Se ne parla da mesi, ma ora è ufficiale. Venerdì 8 febbraio 2008 la Palazzo Ducale S.p.a. si è trasformata in
Fondazione per la cultura. L'annuncio è stato dato sabato 9 febbraio dal Sindaco
Marta Vincenti e
Luca Borzani, uno dei maggiori artefici dell'operazione. Si tratta di un organismo nuovo anche se, sostengono gli amministratori, si pone in continuità con la struttura esistente. La creazione di questo strumento - che va ad affiancarsi al
Genova Urban Lab e al
Tavolo di Promozione della Città - corrisponde a esigenze di rinnovamento formali e sostanziali. Tra gli obiettivi la strutturazione di un sistema condiviso per la programmazione culturale e la razionalizzazione delle risorse economiche. Sono stati già nominati primi tre membri del Consiglio Direttivo: oltre allo stesso Borzani ne faranno parte
Carlo Freccero e la giovane filosofa
Nicla Vassallo.
«Si chiude il cerchio di una prima fase di trasformazione che sta interessando da tanti anni questa città. Genova, non è più quella degli anni Novanta: allora puntare sulla cultura era una scommessa, oggi è una scelta con una sua logica precisa», dice Marta Vincenzi.

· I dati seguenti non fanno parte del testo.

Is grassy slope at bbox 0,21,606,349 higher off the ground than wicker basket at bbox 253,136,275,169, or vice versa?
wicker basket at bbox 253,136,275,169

Interazione, sinergie sono alcune delle parole chiave che usa Borzani per descrivere gli obiettivi della Fondazione: «
ridurre le spese di gestione, aumentare quelle per gli eventi, avviare un percorso che porti ad una programmazione triennale - prosegue l'ex Assessore alla Cultura del Comune di Genova - e ripensare complessivamente all'offerta, in un momento di grande crisi economica ma anche di produzione culturale».
Grande attenzione ai giovani. Un aspetto questo sottolineato da tutti i presenti: «vogliamo dare spazio ai linguaggi e culture delle nuove generazioni, quelli che rappresentano fasce completamente estranee alla fruizione culturale tradizionale», prosegue Borzani.
Carlo Repetti, direttore del Teatro Stabile aggiunge: «dare spazio ai giovani è necessario per capire chi sono i nostri spettatori di domani. Anche per questo abbiamo creato una nuova compagnia dello Stabile». Dello stesso avviso anche il freschissimo direttore artistico del Carlo Felice,
Cristina Ferrari.
Dal punto di vista istituzionale, la Fondazione per la Cultura segue un processo già avviato in altre città: Brescia, Torino, Roma, Firenze: «ma la novità assoluta - dice Borzani - è che quella di Genova non sarà un'esternalizzazione, si muoverà all'interno dell'amministrazione per integrare soggetti diversi».
Tra le prossime nomine del Consiglio Direttivo, quella del sociologo Alessandro Cavalli, di Marzia Gallo e Margherita Rubino. Entreranno in carica a marzo 2008.